I've had enough stupid nonsense thrown at me to last several lifetimes.  This goes double for politically-motivated nonsense aimed at getting people to disregard elementary science to support the goals of the likes of OPEC.  What's most amazing to me is that there are seemingly intelligent people who take it seriously enough to repeat it, as if they believe it.

"Take it up with Mendeleev of the Periodic Table of the Elements fame and an army of Russians since Mendeleev proposed the abiotic theory"

Right, because a 19th-century chemist must have known everything, whereas a few obvious and required consequences of the abiotic hypothesis (such as volcanic vents belching combustible fuels) NOT BEING THERE are ignored.  Know what science calls a hypothesis that says we should see things we can test for, and do not see?  A failure.

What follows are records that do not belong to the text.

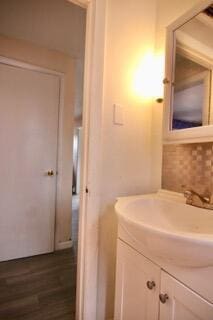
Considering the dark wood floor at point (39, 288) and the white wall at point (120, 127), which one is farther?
→ the dark wood floor at point (39, 288)

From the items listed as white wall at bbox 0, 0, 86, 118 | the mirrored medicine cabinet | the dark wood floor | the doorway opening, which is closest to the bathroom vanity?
the mirrored medicine cabinet

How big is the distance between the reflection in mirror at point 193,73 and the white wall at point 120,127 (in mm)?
213

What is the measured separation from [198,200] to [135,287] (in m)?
0.49

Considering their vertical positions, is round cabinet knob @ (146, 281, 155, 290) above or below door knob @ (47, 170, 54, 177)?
below

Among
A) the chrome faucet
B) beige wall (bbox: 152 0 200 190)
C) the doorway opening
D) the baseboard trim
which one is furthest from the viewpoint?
the baseboard trim

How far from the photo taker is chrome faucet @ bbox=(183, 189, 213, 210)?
91 centimetres

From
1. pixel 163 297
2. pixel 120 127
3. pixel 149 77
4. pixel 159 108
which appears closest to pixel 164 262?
pixel 163 297

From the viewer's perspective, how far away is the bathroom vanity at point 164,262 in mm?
557

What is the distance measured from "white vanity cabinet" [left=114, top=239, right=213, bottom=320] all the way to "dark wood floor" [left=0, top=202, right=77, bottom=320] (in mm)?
593

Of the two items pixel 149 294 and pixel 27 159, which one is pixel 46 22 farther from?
pixel 149 294

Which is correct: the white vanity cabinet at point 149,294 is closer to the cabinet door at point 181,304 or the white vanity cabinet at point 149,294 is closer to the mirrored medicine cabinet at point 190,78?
the cabinet door at point 181,304

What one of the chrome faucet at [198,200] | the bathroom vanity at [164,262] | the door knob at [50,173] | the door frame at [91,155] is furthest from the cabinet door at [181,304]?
the door knob at [50,173]

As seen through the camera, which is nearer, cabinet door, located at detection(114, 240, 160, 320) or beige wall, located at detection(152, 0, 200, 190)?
cabinet door, located at detection(114, 240, 160, 320)

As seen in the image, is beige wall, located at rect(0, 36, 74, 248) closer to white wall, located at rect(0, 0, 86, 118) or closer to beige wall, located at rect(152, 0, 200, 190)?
white wall, located at rect(0, 0, 86, 118)
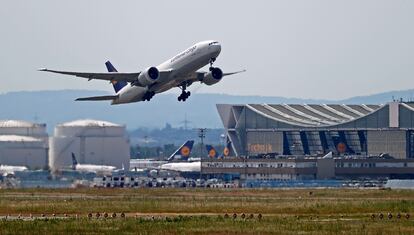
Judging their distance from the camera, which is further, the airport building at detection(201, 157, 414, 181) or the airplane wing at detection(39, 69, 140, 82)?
the airport building at detection(201, 157, 414, 181)

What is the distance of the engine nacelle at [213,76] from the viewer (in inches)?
3834

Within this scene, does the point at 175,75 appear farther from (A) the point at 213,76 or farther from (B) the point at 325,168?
(B) the point at 325,168

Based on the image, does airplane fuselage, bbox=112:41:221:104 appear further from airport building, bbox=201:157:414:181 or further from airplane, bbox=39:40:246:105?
airport building, bbox=201:157:414:181

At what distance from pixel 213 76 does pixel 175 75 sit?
10.0 ft

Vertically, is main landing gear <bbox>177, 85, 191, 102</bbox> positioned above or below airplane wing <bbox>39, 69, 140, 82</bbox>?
below

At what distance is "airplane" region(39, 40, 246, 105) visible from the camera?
9550 cm

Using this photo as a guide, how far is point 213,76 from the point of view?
9738 centimetres

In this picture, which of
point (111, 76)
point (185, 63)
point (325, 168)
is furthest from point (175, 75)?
point (325, 168)

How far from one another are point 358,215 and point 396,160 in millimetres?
105181

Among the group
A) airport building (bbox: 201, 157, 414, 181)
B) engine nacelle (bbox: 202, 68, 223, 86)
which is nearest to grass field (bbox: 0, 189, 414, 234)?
engine nacelle (bbox: 202, 68, 223, 86)

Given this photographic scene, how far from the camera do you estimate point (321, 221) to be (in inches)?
2731

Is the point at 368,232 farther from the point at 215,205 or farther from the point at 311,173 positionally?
the point at 311,173

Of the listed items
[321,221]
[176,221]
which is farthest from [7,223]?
[321,221]

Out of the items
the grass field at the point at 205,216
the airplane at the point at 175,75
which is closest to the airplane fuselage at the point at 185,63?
the airplane at the point at 175,75
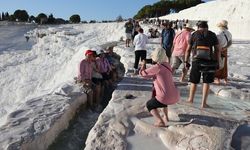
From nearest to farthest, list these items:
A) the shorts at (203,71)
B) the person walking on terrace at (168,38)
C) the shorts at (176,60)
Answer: the shorts at (203,71) < the shorts at (176,60) < the person walking on terrace at (168,38)

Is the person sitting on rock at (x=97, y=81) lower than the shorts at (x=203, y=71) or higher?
lower

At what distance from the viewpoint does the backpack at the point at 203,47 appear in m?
8.00

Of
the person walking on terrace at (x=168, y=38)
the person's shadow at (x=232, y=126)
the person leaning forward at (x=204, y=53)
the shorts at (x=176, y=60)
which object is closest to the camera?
the person's shadow at (x=232, y=126)

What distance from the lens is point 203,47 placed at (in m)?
8.02

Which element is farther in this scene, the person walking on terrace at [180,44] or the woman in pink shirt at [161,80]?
the person walking on terrace at [180,44]

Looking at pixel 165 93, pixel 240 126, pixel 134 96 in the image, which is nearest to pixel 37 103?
pixel 134 96

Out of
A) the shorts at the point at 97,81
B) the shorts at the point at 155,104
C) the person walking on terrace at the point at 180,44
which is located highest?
the person walking on terrace at the point at 180,44

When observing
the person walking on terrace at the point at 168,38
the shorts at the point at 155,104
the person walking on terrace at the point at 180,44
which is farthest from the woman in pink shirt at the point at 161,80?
the person walking on terrace at the point at 168,38

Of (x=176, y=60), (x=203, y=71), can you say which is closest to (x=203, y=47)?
(x=203, y=71)

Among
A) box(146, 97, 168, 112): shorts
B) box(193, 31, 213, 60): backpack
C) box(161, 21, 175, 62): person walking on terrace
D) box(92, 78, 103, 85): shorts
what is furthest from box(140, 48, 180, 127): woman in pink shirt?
box(161, 21, 175, 62): person walking on terrace

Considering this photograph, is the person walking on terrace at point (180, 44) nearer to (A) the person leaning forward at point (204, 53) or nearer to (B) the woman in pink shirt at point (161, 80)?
(A) the person leaning forward at point (204, 53)

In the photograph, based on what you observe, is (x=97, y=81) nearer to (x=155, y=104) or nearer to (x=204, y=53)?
(x=204, y=53)

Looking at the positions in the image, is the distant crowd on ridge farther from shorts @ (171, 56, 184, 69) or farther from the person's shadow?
the person's shadow

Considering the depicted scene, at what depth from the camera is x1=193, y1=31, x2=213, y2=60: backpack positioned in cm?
800
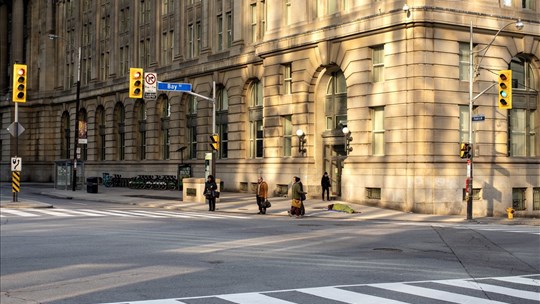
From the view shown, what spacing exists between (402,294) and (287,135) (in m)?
33.3

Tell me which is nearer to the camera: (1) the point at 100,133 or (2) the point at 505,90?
(2) the point at 505,90

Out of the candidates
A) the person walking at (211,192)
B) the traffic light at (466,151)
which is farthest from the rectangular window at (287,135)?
the traffic light at (466,151)

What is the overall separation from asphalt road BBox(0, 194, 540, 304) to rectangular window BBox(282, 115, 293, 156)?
19370 mm

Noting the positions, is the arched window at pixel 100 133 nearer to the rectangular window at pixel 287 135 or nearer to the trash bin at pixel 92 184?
the trash bin at pixel 92 184

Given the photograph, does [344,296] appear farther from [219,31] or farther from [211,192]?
[219,31]

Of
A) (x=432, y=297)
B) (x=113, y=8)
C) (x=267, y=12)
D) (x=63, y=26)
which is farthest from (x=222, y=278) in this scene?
(x=63, y=26)

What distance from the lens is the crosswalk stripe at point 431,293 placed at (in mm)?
10445

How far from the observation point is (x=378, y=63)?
3716 cm

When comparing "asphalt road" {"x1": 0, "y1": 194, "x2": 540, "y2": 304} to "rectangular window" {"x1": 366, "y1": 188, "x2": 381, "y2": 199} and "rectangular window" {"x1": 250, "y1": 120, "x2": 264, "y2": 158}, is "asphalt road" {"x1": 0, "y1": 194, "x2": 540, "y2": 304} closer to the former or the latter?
"rectangular window" {"x1": 366, "y1": 188, "x2": 381, "y2": 199}

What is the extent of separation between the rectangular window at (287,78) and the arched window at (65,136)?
40826 mm

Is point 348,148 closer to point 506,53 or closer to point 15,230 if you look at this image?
point 506,53

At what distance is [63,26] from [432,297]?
247 feet

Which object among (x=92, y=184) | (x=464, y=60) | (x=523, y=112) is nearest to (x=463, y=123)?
(x=464, y=60)

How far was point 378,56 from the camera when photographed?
122 ft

There are actually some abiotic fuels created through geological processes.  The hydrogen sulfide that comes out of hydrothermal ocean vents is an example.  Something you might notice is that it's not methane, it's not oil, and it's nothing close to abundant.

"as well as the late Thomas Gold who even explains the formation of coal by an abiotic process"

Right, because all the carbonaceous stuff containing recognizable leaves, branches and roots must be abiotic in origin.  (That was sarcasm.)

"akin to how petrified wood and petrified fossils come about."

Petrified wood results when precipitated minerals replace cell walls and such.  Petrified wood is NOT carbonaceous.

"BTW, the formation of the planets and their moons is far from "settled" science."

Then tell me why there's negligible free hydrogen or methane in the atmosphere of any planet inside of Jupiter.

Please feel free to go to Titan to pick up all the "free" methane you can find.  If you base US policy on nonsense ideas, you can take the country out of the frying pan into the fire.  I ridicule these ideas because they ARE ridiculous, and I'm constantly amazed that people cannot see this even after having it explained to them.

Dan Kurt said...

re: "Petrified wood results when precipitated minerals replace cell walls and such. Petrified wood is NOT carbonaceous." Engineer-Poet

You totally missed the point, totally.

As to your other comments, enjoy your manufactured reality. Debating you would be a waste of time as you assume too much and lack the imagination to break free for your logic tight understanding of science.

Enjoy your poetry.

Dan Kurt

Engineer-Poet said...

"You totally missed the point, totally."

WHO has missed the point?
The best you can do is teach
"Handwaving for Fools".

"As to your other comments, enjoy your manufactured reality."

Constructed from what?
Straight answers foreign to you?
Typical sophist.

"Debating you would be a waste of time"

The classic excuse.
Your problem is that you have
No answer to give.

"you assume too much"

That's a funny claim.
Sharper minds' consensus is
You know too little.

"Enjoy your poetry."

Oh, indeed I do.
Now and then I do indulge.
Mock you very much.

Anonymous said...

Well, the biggest growth in Blue Collar jobs seems to be Truck driving not everyone likes to travel across the US but Trucking is growing faster than manufacturing.

David said...

>So perhaps instead of saying "protect American jobs" protectionist could specify what American jobs they want to sacrifice.<

Offshoring has not been a net job creator in the United States.

And, more broadly, the wealth of a nation is not equivalent to the stock market.